Data Scientist · Graduate Research Assistant
Kelley School of Business, Indiana University
Dec 2022 – May 2024
Bloomington, IN, USA
- •Large-scale NLP & classification: Applied fine-tuned BERT models to a 100M+ row dataset for political campaign and sentiment classification, achieving 91% test precision.
- •LLM-based analytics: Implemented LLM pipeline to analyze customer satisfaction and brand equity signals for large US companies; improved binary classification predictive accuracy by 15% and surfaced quantifiable financial market impact.
- •Behavioral modeling: Developed and deployed a Cross-Classified Multilevel Model to predict user performance from behavioral data; uncovered key interaction patterns that improved decision-making efficiency and boosted system performance by 35%.
- •Led research projects on television advertising, social media, and political marketing under Prof. Beth Fossen and Prof. Lopo Rego.

Data Scientist Intern
Twin Cities Innovation Alliance
Sep 2023 – Dec 2023
Minneapolis, MN, USA
- •A/B testing infrastructure: Built traffic-routing framework across application variants; SQL-based conversion analysis drove a 17% lift in user engagement.
- •Recommendation engine: Engineered collaborative + content-based filtering backend, optimizing preference retrieval queries to achieve 20% engagement increase.
- •API performance: Developed Node.js RESTful APIs connecting frontends to ML microservices, cutting API response latency by 40% and driving 15% growth in daily active usage.

Data Engineer
Moonplexus Pvt.
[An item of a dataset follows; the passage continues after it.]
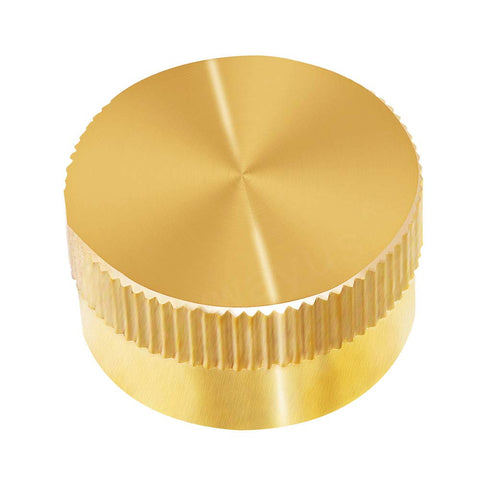 Joywayus secure 1lb propane cap helps prevent leaks and keep threads clean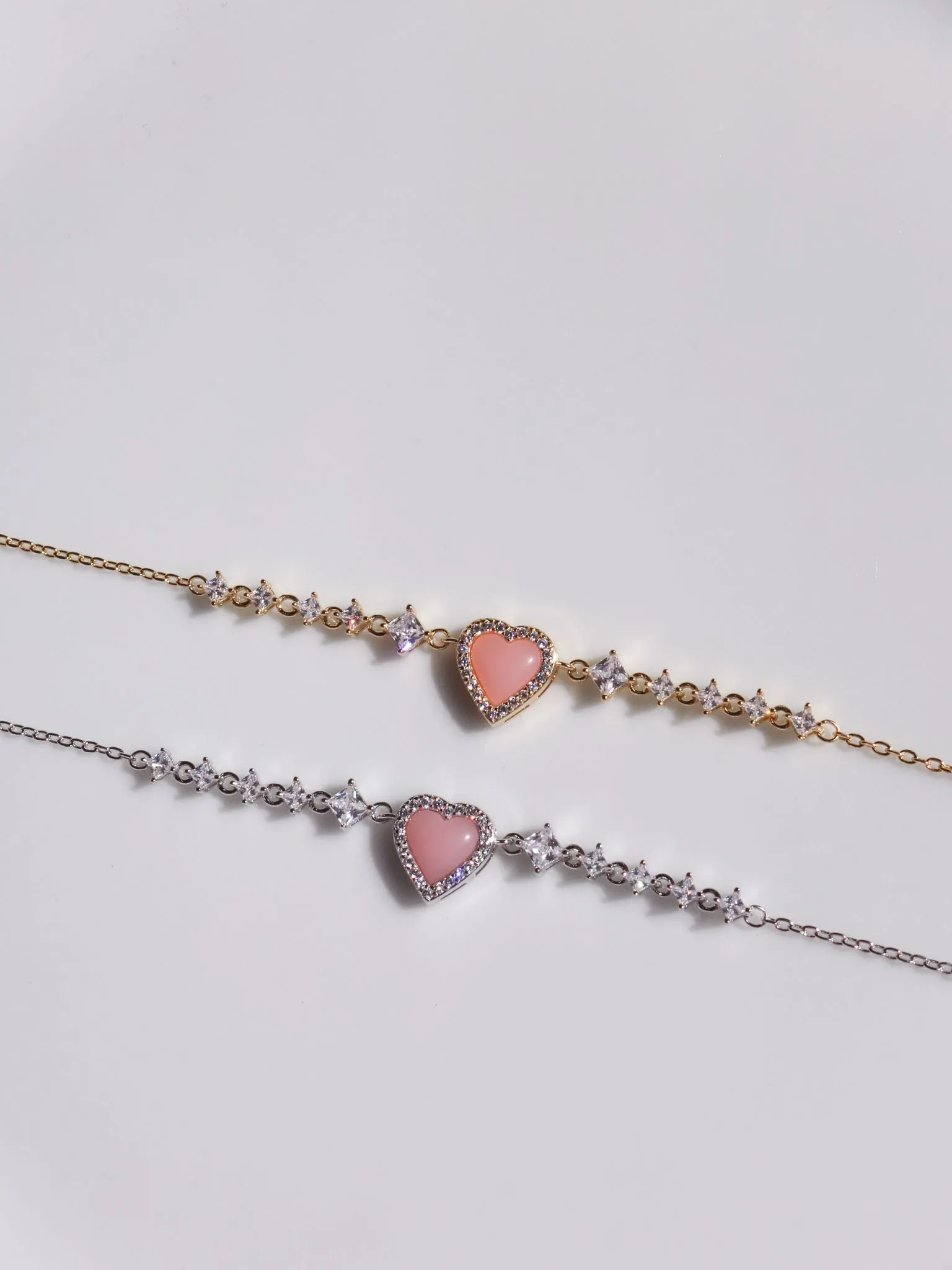 Cupid Love Bracelet, 925 Sterling Silver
Ltd.
May 2021 – Aug 2022
Pune, MH, India
- •Healthcare platform: Designed microservices web platform (Java, Django, AngularJS, SQL) automating health information management; 40% reduction in query execution time through relational DB optimization.
- •Cloud infrastructure: Migrated and maintained AWS EC2/RDS infrastructure, building fault-tolerant ETL pipelines with high availability for large-scale medical data storage.
- •Deep learning deployment: Deployed TensorFlow/CNN diagnostic models via Docker with FastAPI endpoints, reducing inference latency by 30% and improving system uptime.

Machine Learning Intern
Indian Institute of Technology (IIT)
Oct 2020 – Apr 2021
Guwahati, AS, India
- •Algorithm optimization: Researched and developed incremental/decremental versions of DBSCAN and MBSCAN algorithms in Python and C++ for distance-based outlier mining.
- •Clustering performance: Improved computational speed by 30% and precision by 20% in clustering algorithms; tested optimizations on a fintech application with 1M+ users for customer segmentation and portfolio optimization.
Education

Master of Science, Data Science
Indiana University Bloomington
Aug 2022 – May 2024
Key Coursework: Applied Machine Learning, Elements of AI, Probability & Statistics, Big Data, Data Warehousing & Mining, Business Intelligence.

Bachelor of Technology, Computer Science & Engineering
MIT World Peace University
Jul 2018 – Jun 2022
Key Coursework: Data Warehousing & Mining, Business Intelligence, Big Data Analysis, Financial Econometrics, Design & Analysis of Algorithms, Database Management.